= Document text =
= = = =

December 27, 2013
BANGUI, Central African Republic (AP) — Assailants armed with heavy weapons attempted late Thursday to attack the presidential palace as well as the residence of the Central African Republic's embattled leader, but were pushed back, officials said.
Reached by telephone, Guy Simplice, spokesman for President Michel Djotodia, said there had been heavy fighting near the seat of government, before the army was able to block the aggressors. Although the attackers could not immediately be identified, for weeks there have been rumors that a Christian militia, believed to be backed by the president, who was ousted by Djotodia in a coup nine months ago, would attempt to seize back power.
The heavy arms fire could be heard from the five-star Hotel Ledger, near the center of town, where international journalists are staying. A rocket came over the hotel's wall, landing on the hotel grounds. As the shooting died down, helicopters could be heard flying overhead.
The events are only the latest indicating that this deeply poor, but until recently relatively stable nation, is tipping into anarchy. Earlier Thursday, international forces were sent to pick up truckloads of decomposing bodies of slain Muslims, whose remains had been left at a local mosque by their friends and relatives, who were too frightened to be seen burying them in a city where Christian-on-Muslim and Muslim-on-Christian attacks have become a daily occurrence.

= = = =

= Listed records =

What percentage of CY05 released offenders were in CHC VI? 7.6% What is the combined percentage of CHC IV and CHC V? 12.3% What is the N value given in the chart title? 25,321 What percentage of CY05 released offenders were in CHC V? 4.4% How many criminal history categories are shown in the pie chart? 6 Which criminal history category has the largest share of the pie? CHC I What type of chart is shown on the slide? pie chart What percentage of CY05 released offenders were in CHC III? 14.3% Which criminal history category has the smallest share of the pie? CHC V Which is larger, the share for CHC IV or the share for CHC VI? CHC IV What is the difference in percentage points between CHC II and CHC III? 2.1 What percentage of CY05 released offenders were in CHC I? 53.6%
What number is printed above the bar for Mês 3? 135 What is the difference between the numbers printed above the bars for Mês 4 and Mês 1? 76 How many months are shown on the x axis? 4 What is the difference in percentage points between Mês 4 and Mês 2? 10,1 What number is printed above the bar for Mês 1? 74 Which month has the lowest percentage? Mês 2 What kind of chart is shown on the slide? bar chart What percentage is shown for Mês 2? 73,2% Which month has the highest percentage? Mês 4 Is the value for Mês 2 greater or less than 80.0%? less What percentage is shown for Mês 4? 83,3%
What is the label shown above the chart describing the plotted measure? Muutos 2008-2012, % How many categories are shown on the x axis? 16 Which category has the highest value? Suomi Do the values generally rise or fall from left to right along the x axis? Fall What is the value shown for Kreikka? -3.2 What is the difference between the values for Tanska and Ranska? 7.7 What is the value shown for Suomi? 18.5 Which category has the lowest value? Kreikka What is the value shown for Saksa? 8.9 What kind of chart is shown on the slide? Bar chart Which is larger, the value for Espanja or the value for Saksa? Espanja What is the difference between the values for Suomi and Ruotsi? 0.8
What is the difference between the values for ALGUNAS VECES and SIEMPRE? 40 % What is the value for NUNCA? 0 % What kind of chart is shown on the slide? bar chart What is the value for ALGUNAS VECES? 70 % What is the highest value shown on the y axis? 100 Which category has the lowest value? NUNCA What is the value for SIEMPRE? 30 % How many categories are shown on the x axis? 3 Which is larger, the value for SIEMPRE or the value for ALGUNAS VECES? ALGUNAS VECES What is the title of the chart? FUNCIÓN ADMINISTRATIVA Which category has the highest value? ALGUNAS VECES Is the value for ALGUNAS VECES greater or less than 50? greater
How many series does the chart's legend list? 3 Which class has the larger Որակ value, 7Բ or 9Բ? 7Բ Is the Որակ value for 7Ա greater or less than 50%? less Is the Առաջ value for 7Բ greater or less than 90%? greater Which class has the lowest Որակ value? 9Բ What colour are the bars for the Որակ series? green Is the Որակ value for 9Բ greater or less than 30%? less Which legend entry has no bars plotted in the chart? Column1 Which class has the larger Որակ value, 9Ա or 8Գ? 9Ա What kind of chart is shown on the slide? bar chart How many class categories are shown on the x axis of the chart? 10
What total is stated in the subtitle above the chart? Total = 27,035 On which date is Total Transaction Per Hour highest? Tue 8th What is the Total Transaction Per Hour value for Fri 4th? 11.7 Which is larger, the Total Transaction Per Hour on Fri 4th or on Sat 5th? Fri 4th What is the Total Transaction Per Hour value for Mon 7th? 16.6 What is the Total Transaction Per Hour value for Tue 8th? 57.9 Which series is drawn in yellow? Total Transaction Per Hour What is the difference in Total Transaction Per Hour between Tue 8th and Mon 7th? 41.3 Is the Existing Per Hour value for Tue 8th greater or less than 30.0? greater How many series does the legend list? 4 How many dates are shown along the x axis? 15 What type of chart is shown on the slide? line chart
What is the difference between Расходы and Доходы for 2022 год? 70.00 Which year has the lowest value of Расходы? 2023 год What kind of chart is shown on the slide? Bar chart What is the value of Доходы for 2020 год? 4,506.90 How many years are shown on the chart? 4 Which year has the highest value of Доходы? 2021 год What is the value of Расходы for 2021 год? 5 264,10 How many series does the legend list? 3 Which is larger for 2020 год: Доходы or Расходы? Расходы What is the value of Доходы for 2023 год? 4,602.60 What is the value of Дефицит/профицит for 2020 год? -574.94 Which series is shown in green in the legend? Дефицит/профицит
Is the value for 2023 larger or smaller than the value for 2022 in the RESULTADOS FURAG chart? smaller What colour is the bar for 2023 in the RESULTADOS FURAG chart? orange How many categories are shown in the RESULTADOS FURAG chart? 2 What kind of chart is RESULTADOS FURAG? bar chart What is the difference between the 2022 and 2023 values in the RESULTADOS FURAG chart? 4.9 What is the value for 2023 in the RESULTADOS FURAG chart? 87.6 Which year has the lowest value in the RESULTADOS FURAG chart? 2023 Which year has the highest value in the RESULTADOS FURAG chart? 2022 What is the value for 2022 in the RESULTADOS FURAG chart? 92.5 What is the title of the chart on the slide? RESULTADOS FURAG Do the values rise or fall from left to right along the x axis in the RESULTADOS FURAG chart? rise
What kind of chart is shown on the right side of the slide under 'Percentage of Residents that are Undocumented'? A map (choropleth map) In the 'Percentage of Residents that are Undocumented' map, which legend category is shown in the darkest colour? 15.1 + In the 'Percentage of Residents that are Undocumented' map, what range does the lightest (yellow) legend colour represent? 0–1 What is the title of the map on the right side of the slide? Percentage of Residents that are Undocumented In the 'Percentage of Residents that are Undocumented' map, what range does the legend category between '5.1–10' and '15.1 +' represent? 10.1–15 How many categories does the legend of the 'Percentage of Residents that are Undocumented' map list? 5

= = = =

= Required actions =
1 - According to the news report about Bangui, who is the spokesman for President Michel Djotodia?
2 - Repeat the passage of the news report about Bangui between "December 27, 2013" and "back, officials said.", inclusive.
Rely only on the news report about Bangui, not on the data.

= List of answers =
1 - Guy Simplice

2 -
December 27, 2013
BANGUI, Central African Republic (AP) — Assailants armed with heavy weapons attempted late Thursday to attack the presidential palace as well as the residence of the Central African Republic's embattled leader, but were pushed back, officials said.